◆ Provided passage

Tuesday, December 31, 2013

Alton Brown's Fruit cake -- for Christmas and New Year

This is my last post for 2013. As per the "last-post-of-the-year" norm, this should be a post looking back, evaluating the days past and making resolutions for the coming year. But I will do none of that.I don't take stock and no longer make resolutions at the start of a new year. All I do is hang a fresh new calendar on my wall.

As I grow in age I have realized that I no longer bound my life by the beginning and end of a single year. The end and beginning are fluid with days merely spilling into each other. As months, days and hours, march in to fill the empty year ahead, I know that some days will follow the same pattern as in the past years, some a little worse, many a little better and only a few with a streak of rebel in them. Those are the ones that will be different. And for both you and me I wish that those days bloom into something good to remember them by.

Like this fruitcake which I had made for Christmas and then again not for Christmas. Sweet, rich, and filled with plump drunken fruits. The kind you look back on the next year and say "Oh, remember that fruit cake last year, the Alton Brown Fruit Cake ? It was so good". May most of your days in the coming year be just like that. Sweet, rich, and good enough to fondly look back at. And if you want to fill them with drunken fruits, so be it.

◆ Extracted entries
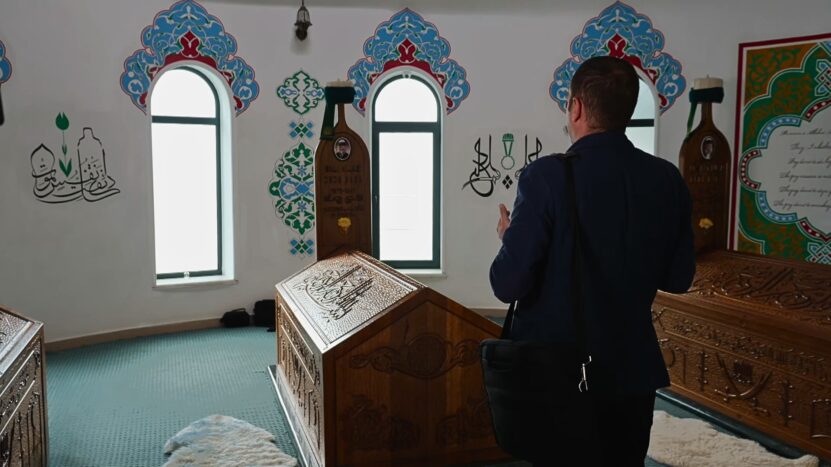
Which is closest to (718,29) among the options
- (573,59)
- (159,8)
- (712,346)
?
(573,59)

◆ Given exercise
Quote the fruitcake post word for word, starting at the words "Tuesday, December 31, 2013" and stopping after "on my wall.".

◆ Completed task
Tuesday, December 31, 2013

Alton Brown's Fruit cake -- for Christmas and New Year

This is my last post for 2013. As per the "last-post-of-the-year" norm, this should be a post looking back, evaluating the days past and making resolutions for the coming year. But I will do none of that.I don't take stock and no longer make resolutions at the start of a new year. All I do is hang a fresh new calendar on my wall.